Auditor-general Odysseas Michaelides

A scheme aimed to promote the audiovisual industry in Cyprus appears to have been tainted by conflicts of interest and the revolving door phenomenon, the auditor-general told MPs on Thursday.

Odysseas Michaelides said the former chairman of Invest Cyprus – the vehicle for promoting the scheme – also happened to be a partner in KPMG, the firm that audited the companies applying for the scheme.

At the same time, he claimed, the committee reviewing film production applications was chaired by the director of Invest Cyprus.

In effect, Michaelides asserted, the chairman of Invest Cyprus would prepare the recommendations [to the government], and then his employee at Invest Cyprus took the applications and reviewed them.

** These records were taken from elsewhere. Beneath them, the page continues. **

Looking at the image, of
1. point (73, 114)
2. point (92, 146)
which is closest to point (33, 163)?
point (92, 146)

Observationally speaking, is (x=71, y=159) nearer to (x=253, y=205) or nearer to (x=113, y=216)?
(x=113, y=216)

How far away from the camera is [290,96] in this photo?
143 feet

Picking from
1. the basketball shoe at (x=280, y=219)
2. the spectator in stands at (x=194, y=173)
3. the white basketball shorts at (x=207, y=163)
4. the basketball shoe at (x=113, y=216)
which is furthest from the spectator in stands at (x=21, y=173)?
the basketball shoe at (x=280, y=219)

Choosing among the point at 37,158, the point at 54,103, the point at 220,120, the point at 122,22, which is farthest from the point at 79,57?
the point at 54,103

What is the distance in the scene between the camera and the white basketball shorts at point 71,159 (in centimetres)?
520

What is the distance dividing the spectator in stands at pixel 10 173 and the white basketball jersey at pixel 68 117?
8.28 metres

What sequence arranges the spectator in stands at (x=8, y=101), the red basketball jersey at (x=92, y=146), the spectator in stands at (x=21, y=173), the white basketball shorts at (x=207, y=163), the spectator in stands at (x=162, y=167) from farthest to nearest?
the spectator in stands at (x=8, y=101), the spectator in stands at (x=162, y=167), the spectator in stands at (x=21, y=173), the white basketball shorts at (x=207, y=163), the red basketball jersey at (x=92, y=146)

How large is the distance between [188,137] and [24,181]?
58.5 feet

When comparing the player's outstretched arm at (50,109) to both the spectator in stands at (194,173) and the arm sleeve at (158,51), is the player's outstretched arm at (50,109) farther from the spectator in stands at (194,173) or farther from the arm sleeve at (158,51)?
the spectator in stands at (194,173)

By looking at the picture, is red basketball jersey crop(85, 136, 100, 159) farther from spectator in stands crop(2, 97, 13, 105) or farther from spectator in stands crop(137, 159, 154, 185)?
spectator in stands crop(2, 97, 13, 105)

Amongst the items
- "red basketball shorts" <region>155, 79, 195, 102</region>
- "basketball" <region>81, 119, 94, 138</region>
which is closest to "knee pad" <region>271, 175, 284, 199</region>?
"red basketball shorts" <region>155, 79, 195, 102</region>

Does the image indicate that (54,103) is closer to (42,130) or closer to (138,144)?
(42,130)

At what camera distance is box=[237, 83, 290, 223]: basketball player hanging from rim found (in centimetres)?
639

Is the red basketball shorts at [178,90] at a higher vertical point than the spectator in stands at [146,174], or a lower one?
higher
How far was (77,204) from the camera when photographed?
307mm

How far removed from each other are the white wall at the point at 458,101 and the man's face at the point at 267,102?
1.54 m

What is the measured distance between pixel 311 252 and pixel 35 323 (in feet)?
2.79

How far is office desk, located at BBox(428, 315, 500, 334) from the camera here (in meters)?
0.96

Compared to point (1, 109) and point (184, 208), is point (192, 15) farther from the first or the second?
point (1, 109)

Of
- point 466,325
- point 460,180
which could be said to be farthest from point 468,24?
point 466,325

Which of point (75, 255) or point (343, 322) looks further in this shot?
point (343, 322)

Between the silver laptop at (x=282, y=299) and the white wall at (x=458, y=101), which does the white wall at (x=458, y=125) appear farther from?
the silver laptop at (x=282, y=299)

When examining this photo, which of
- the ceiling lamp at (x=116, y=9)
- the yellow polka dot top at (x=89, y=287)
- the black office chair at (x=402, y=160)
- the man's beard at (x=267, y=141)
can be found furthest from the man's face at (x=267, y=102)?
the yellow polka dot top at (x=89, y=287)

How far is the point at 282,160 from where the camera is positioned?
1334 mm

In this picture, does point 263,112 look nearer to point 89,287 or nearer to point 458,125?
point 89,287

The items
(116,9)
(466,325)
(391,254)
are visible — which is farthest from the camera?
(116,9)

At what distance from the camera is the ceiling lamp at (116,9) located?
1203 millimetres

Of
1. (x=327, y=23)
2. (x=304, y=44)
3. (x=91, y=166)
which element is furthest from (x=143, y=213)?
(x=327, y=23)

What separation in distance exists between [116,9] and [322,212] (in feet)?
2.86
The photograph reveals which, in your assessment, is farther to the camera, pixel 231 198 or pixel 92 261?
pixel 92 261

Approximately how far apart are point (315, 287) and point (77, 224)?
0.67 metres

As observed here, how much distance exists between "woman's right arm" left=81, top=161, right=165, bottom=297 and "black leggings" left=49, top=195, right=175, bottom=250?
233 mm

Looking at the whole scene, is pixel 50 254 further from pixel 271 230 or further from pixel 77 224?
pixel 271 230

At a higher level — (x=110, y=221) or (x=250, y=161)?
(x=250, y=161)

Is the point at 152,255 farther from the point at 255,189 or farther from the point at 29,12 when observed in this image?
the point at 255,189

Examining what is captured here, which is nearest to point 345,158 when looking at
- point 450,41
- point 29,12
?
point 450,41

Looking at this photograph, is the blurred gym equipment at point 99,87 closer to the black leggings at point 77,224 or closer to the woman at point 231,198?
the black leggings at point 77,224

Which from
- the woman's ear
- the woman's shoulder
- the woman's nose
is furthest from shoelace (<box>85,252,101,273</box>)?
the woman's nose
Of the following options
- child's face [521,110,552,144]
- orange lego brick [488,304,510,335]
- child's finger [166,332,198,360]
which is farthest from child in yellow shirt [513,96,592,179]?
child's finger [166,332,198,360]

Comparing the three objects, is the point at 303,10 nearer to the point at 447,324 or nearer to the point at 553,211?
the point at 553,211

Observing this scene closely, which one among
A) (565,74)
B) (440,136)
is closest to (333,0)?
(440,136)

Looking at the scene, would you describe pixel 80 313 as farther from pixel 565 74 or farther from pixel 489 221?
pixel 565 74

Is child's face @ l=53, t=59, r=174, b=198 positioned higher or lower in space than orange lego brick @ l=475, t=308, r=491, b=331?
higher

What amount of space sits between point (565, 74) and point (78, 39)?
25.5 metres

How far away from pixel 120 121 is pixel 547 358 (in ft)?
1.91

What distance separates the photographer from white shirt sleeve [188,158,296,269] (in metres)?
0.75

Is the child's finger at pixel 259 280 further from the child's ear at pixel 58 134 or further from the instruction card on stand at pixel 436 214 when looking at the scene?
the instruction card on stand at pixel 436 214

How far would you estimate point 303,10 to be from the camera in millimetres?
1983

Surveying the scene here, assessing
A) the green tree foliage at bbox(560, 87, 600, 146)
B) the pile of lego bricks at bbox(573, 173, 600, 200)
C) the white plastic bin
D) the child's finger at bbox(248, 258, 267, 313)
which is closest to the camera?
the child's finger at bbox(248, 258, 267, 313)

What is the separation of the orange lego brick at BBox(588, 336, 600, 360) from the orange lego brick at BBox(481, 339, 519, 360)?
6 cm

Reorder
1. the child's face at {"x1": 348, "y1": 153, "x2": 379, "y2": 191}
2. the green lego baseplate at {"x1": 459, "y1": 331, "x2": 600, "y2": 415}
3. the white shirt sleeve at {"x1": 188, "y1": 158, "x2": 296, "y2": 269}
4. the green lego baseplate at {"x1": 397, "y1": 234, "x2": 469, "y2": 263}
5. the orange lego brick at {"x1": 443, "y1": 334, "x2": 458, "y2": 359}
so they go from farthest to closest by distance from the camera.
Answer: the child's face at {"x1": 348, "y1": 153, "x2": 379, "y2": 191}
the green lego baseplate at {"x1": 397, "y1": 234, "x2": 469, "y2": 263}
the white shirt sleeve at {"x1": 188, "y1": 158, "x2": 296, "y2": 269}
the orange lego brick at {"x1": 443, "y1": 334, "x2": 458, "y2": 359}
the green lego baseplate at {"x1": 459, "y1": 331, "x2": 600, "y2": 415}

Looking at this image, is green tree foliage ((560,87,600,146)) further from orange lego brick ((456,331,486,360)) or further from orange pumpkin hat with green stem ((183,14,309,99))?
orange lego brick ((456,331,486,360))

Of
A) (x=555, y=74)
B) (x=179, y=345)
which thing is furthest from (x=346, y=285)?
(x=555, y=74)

But an official with the finance ministry – the sponsor of the scheme – countered that although the director of Invest Cyprus chaired the review board, his views could be overridden by the other three board members.

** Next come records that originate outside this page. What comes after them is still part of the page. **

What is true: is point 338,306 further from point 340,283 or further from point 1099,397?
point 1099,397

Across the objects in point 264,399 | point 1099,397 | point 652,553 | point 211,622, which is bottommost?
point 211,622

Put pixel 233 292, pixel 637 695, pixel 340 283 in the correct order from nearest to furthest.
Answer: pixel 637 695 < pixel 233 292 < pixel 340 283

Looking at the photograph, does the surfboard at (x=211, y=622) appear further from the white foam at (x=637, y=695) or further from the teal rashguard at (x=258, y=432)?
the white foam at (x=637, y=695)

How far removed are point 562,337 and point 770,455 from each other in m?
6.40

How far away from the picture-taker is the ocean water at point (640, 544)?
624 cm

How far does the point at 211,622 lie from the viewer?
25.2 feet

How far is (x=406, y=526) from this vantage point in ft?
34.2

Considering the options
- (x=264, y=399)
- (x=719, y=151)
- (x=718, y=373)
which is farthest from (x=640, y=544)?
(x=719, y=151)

Under the cash rebate scheme launched by the Ministry of Finance and Invest Cyprus, the island is used as a location, a place to shoot a movie – and, since productions bring in money, up to 35 per cent of eligible spending is then reimbursed under the scheme.

The movie ‘Jiu Jitsu’, for instance, shot in 2019, racked up around 6,000 hotel nights for its cast and crew, employed dozens of people and built a set (using local contractors) that cost around €300,000, among other expenses. The producers ended up claiming a rebate of around €8 million.

Almost two years after shooting was completed, that money still hasn’t been paid – even though the film was released in the interim.

The production of a second movie, ‘Man of War’, has been aborted, at least in Cyprus.

The scheme currently lies in tatters and has become mired in litigation, both over compensation disputes as well as for defamation. The auditor-general himself is being sued by the producer-director of one the films shot in Cyprus, after Michaelides appeared to cast aspersions on the Hollywood director by suggesting a link to the controversial ‘golden passport’ programme.

In parliament, government officials conceded that the way in which the first two movies were handled was somewhat superficial, but they insisted that once the kinks in the scheme are ironed out it can still yield financial benefits for the island.